REQUIRED WORK:
Transcribe each entry exactly, without pictures.

- Opening Delimiter -

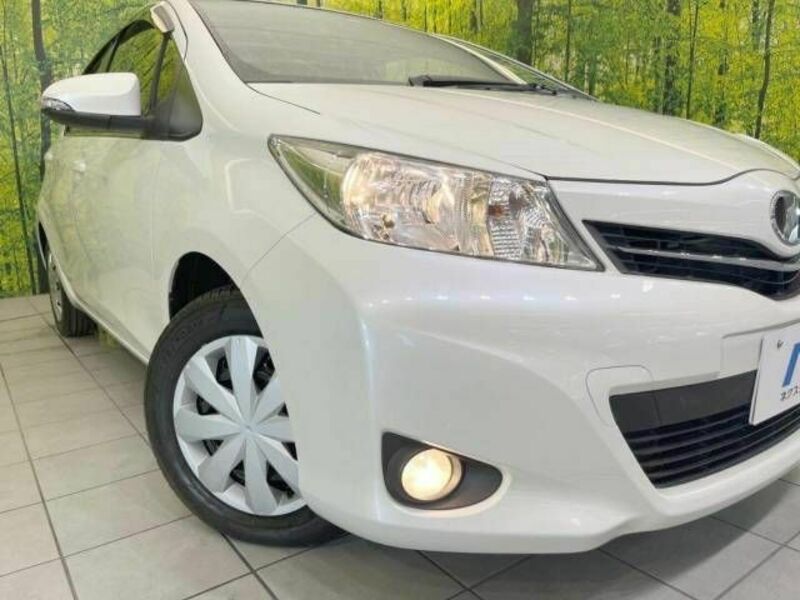 VITZ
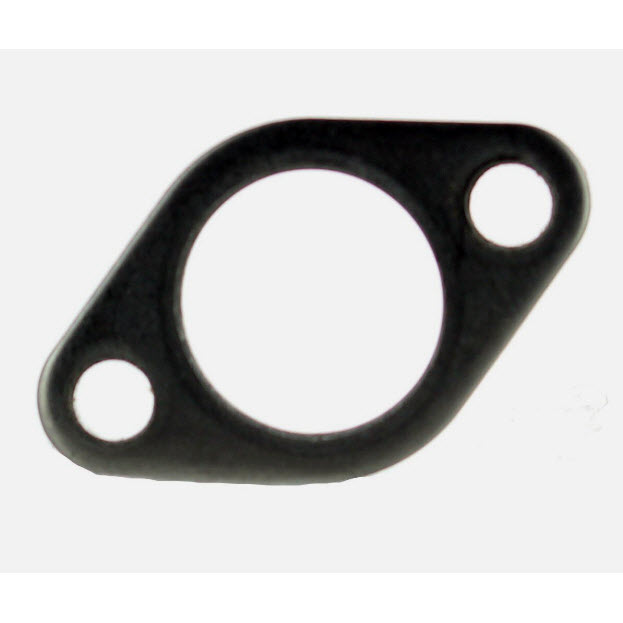 Evinrude Johnson OMC 0340201 - Retainer
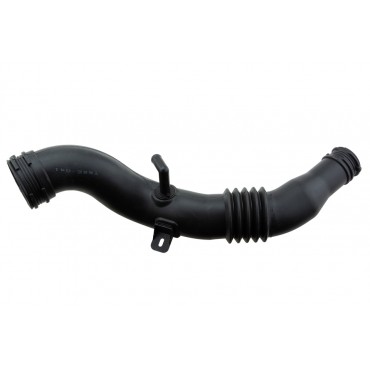 Durite d'Admission d'Air Pour Renault Espace IV Laguna II 7700116005
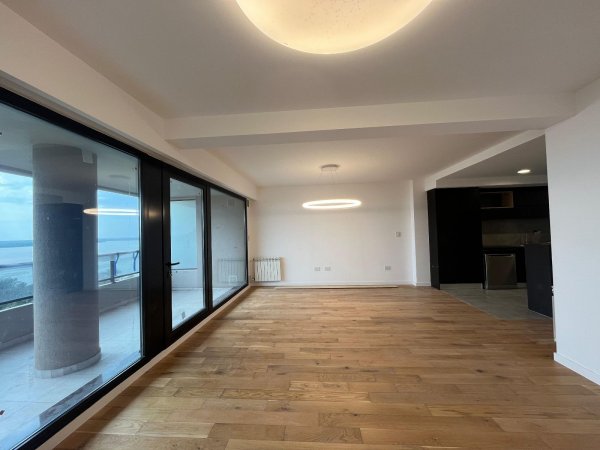 Departamento en venta | 5 ambientes | Martin | Rosario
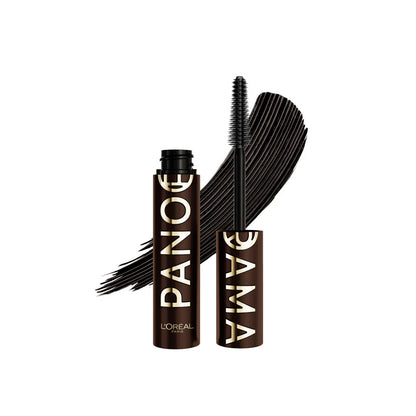 L'OREAL PARIS VOLUME MILLION LASHES PANORAMA IN BROWN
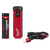 USB PORTABLE RED LITHIUM POWER SOURCE & CHARGER KIT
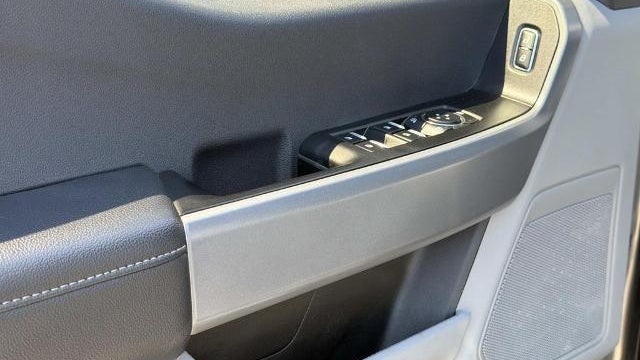 2024 Ford F-350 Super Duty King Ranch
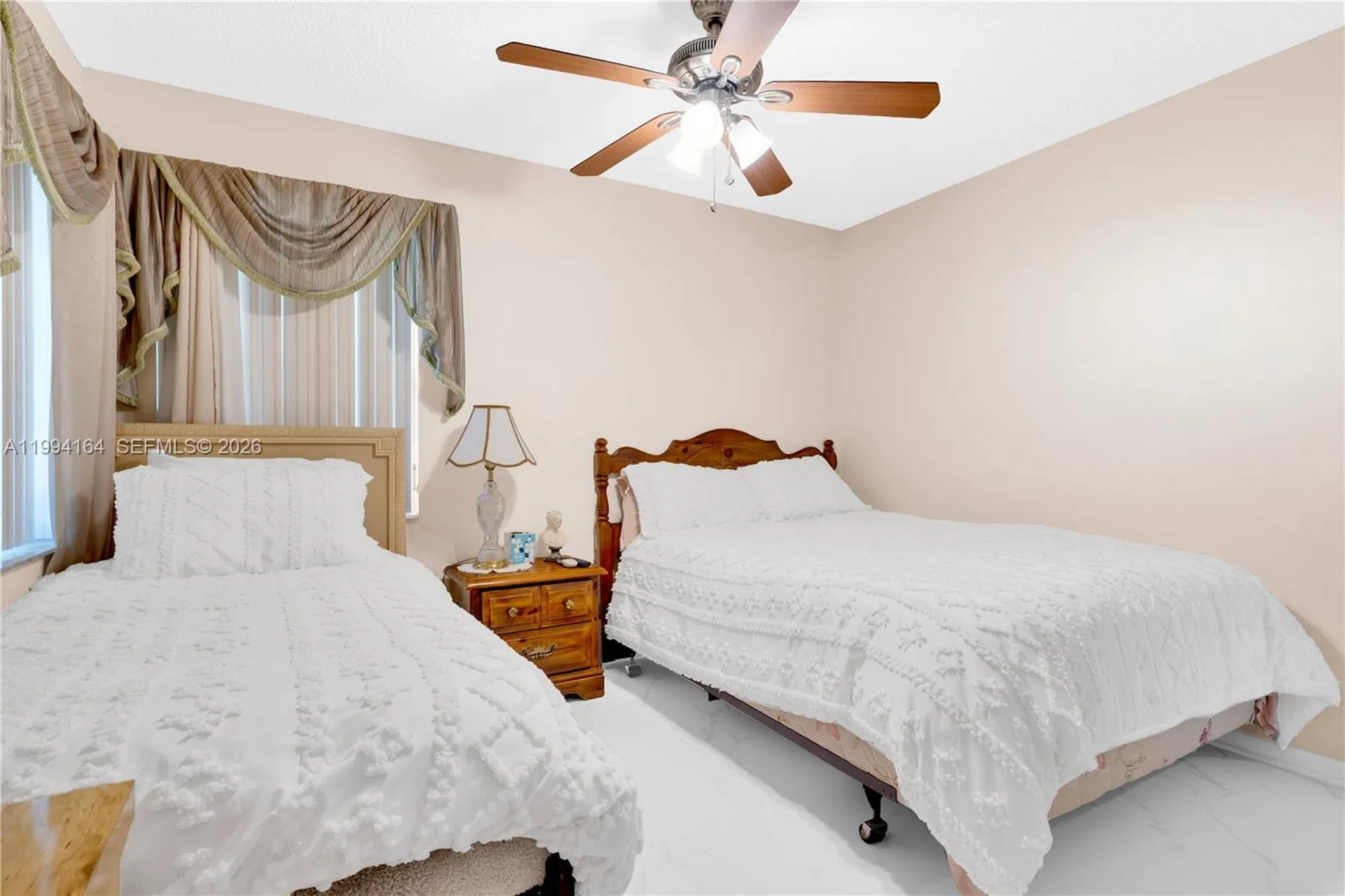 11184 Sangria Court Boca Raton FL 33498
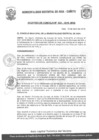 Vista preliminar de documento  ACUERDO DE CONCEJO N°022 _ 2016 - A/MDA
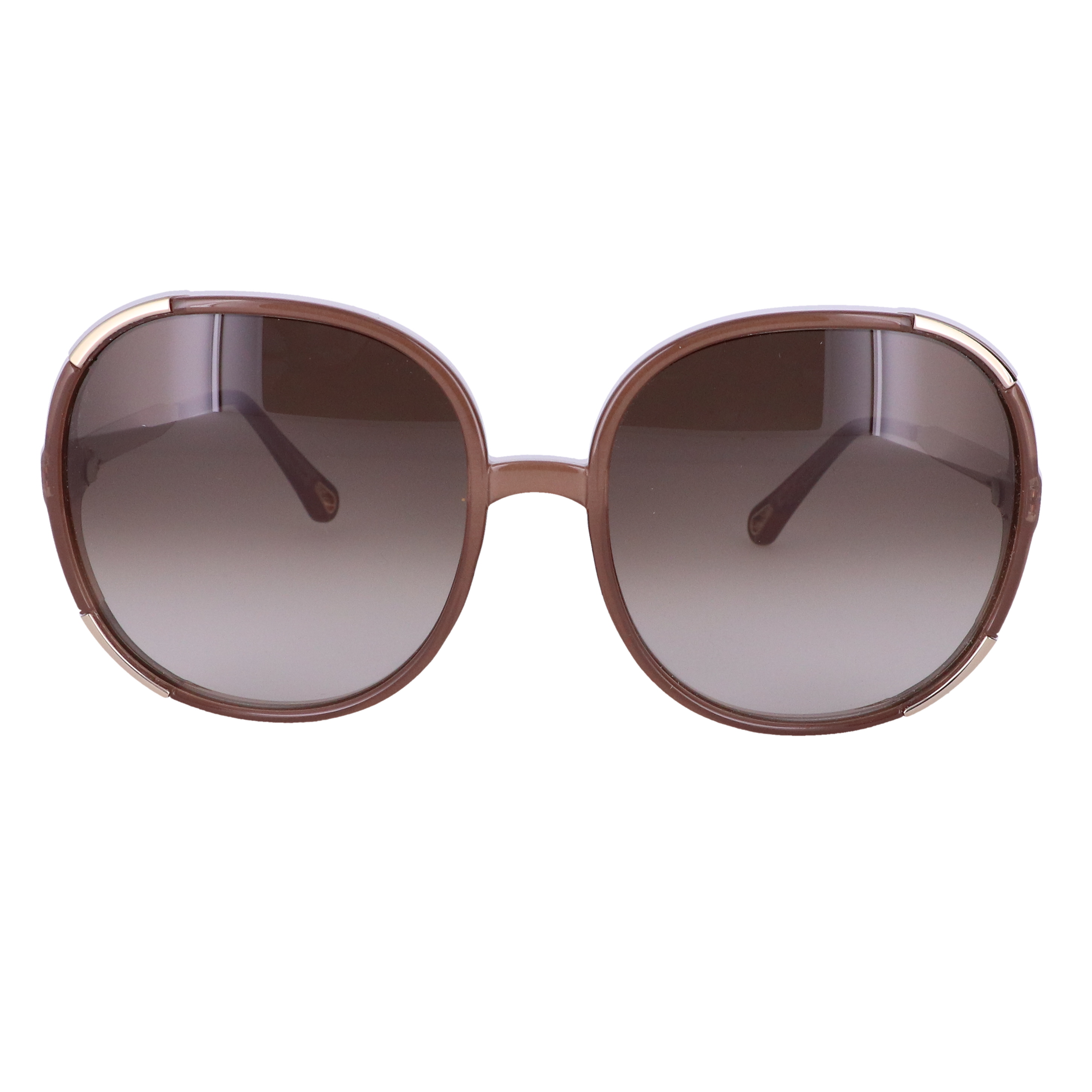 ebay chloe sunglasses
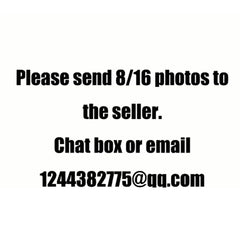 80995e9bc9050f720bcd75b3a80c1a3f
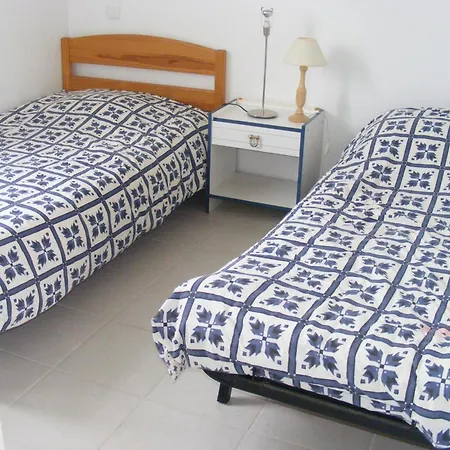 Hébergement de vacances Maisonette à Avec Animaux Admis, Parking Et Jardin Privé - Fr-1-194-328 La Faute-sur-Mer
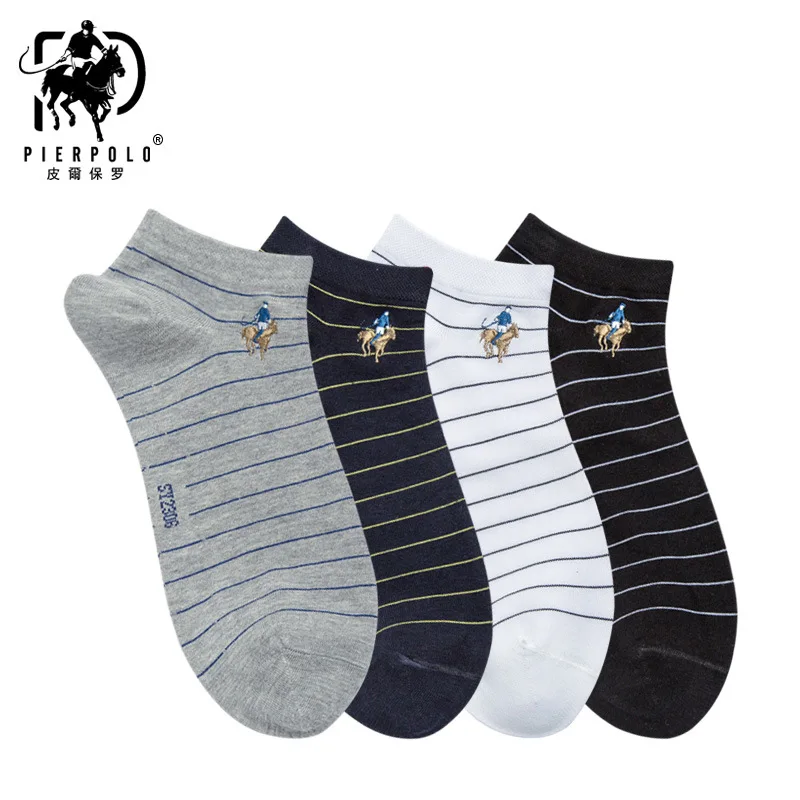 8675222911_1029500195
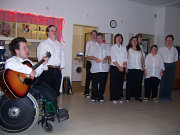 obr�zek (kliknut�m zvet��te)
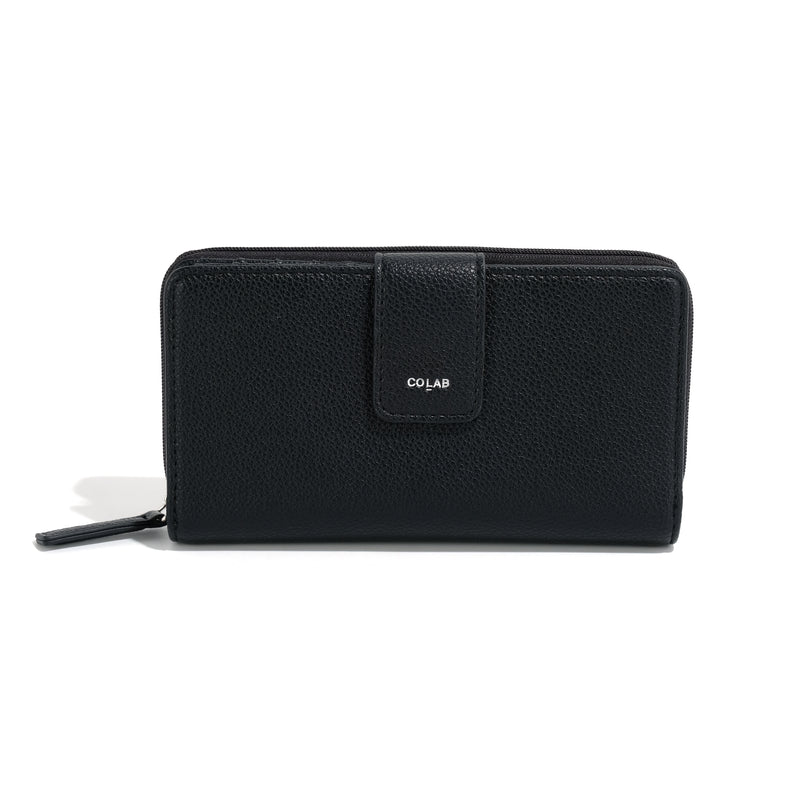 The ‘REAU’ Large Wallet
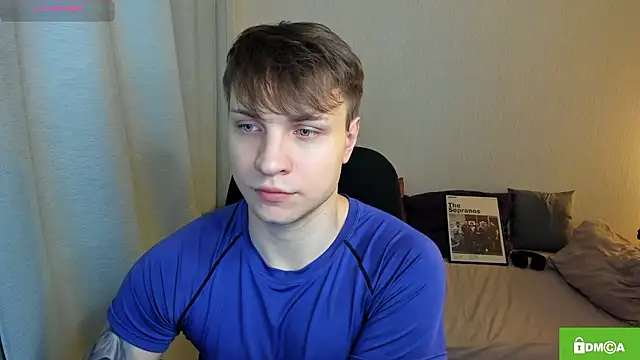 handsome_guy01 现场XXX聊天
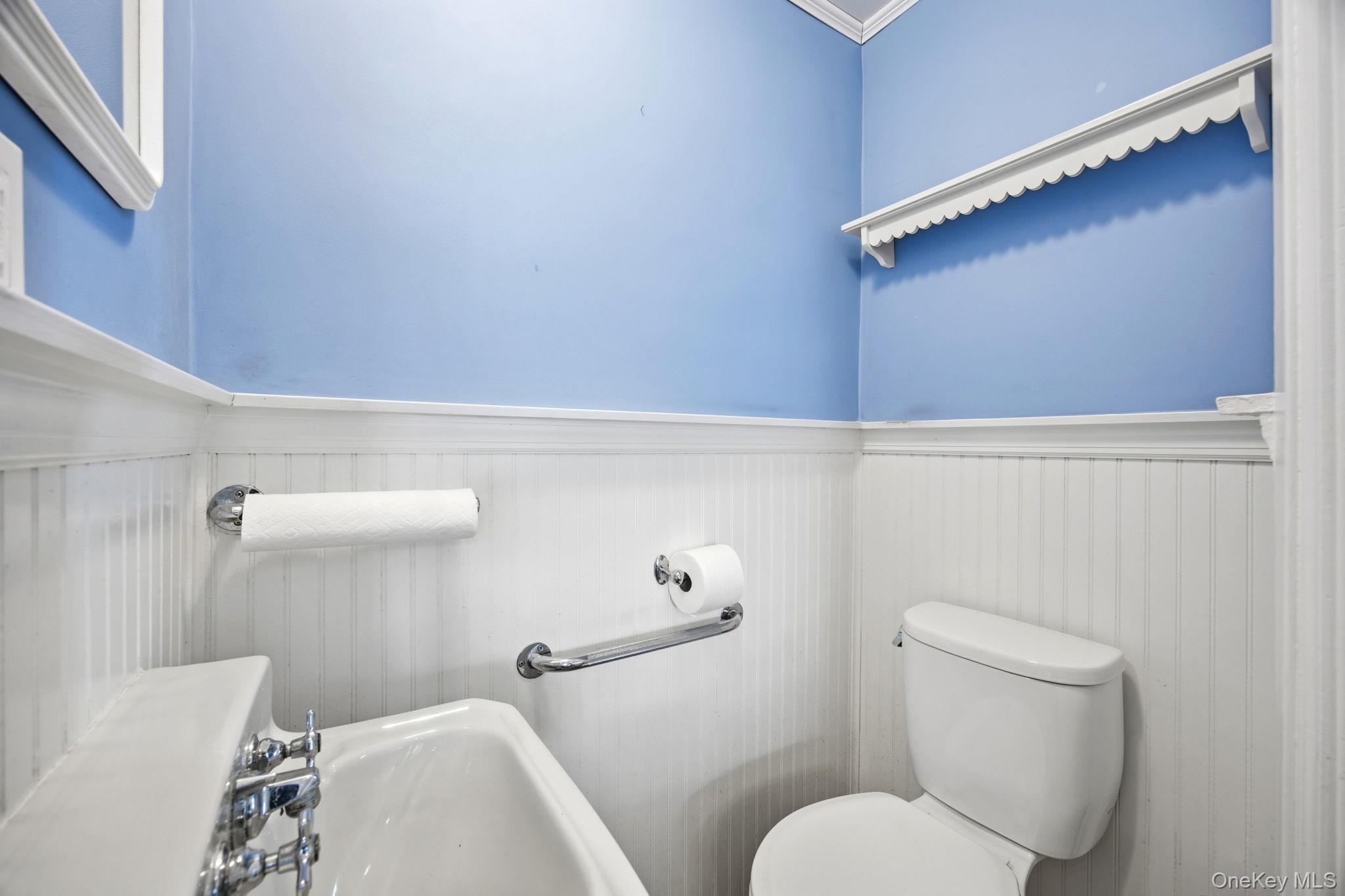 #13 photo, 195 Cedar Street, 長島 Hempstead , NY 11550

- Closing Delimiter -

ANSWER AREA:
 VITZ
 Evinrude Johnson OMC 0340201 - Retainer
 Durite d'Admission d'Air Pour Renault Espace IV Laguna II 7700116005
 Departamento en venta | 5 ambientes | Martin | Rosario
 L'OREAL PARIS VOLUME MILLION LASHES PANORAMA IN BROWN
 USB PORTABLE RED LITHIUM POWER SOURCE & CHARGER KIT
 2024 Ford F-350 Super Duty King Ranch
 11184 Sangria Court Boca Raton FL 33498
 Vista preliminar de documento  ACUERDO DE CONCEJO N°022 _ 2016 - A/MDA
 ebay chloe sunglasses
 80995e9bc9050f720bcd75b3a80c1a3f
 Hébergement de vacances Maisonette à Avec Animaux Admis, Parking Et Jardin Privé - Fr-1-194-328 La Faute-sur-Mer
 8675222911_1029500195
 obr�zek (kliknut�m zvet��te)
 The ‘REAU’ Large Wallet
 handsome_guy01 现场XXX聊天
 #13 photo, 195 Cedar Street, 長島 Hempstead , NY 11550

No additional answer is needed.